Does Your Data Visualization have a Takeaway?
03/30/2015 by Jaime D’Agord Data Communication
All the nice data visualizations in the world are worthless without a takeaway. The takeaway may be an insight about a process, a confirmation of what you thought, or lead the viewer to a way to improve a situation.
In the case study from the paper, our imaginary customer, a small Texas-based retailer looking to make an impact in the digital world is examining their customer’s online and in-store behavior.
The analyst notices customers who use the website put items in their cart without purchasing them – yes they abandon their carts. Since the goal is to have the customer make the purchase – what should a marketer do?
One theory is that you aren’t really losing the customer, they just go to the store to make the purchase. But how do you entice them to purchase? Ahh, every marketer likes to think about that!
One item we explored was how long do the abandon cart customers spend online – we are wondering if maybe we aren’t exciting enough. Is the website able to generate sales, inform users? We categorized the session times into buckets based on time and put the users into two categories: those who purchased and those who didn’t complete the checkout.
We can verify that customers spent time looking around the site and did complete purchases. If the site were poorly designed, you might expect that they would click away fairly quickly. We didn’t think the website itself was the since customers were able to put items in their carts and many did make purchases. Our theory was confirmed.

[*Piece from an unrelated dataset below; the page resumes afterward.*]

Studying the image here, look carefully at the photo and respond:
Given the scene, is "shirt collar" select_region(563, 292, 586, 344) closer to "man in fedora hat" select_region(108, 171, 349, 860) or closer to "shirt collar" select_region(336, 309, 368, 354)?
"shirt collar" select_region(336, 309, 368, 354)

When we focus on those who put an item in the cart but didn’t check out – we can see only 14% have a less than 1-minute session duration – maybe they were just price checking an item?
Since these are loyalty card members, we can link the loyalty card ID on the website to the in-store purchase at the cash register. This is when we discovered that the abandon cart shoppers went to the store either the same day or within 2 days and made a purchase. Ah – we now had insight that these customers who purchased in-store had been investigating online and even put an item in their cart.
In this case, notice that the TV/Electronics button is selected so we are specifically looking at items from that department. It’s easy to understand why someone might spend a lot of time reading about an appliance before purchasing. SAS Visual Analytics makes it easy to create multiple views of the data because of its interactiveness. Imagine if the marketer had put this data into Microsoft PowerPoint – it would have taken at least 7 slides to offer the same information.
Further, we can see that most of them live close to the store. So you can imagine checking on larger ticket items like a TV or refrigerator and then going to the store to make the purchase. Perhaps the customer wants to avoid a shipping charge or needs the appliance that day. Using the SAS Visual Analytics maps and the customer zip code, it is a handy way to create a map. [More SAS Visual Analytics Map Tips]
Now we can improve the situation. While there were people who did complete the purchase quickly, we also had those who waited a while. Maybe we could offer them an incentive to shop sooner? This could pull the shopper toward our store and thus improve our bottom line.
With the information in hand – we have a better idea of how to generate leads. And I suspect there are more insights to be gained in the data.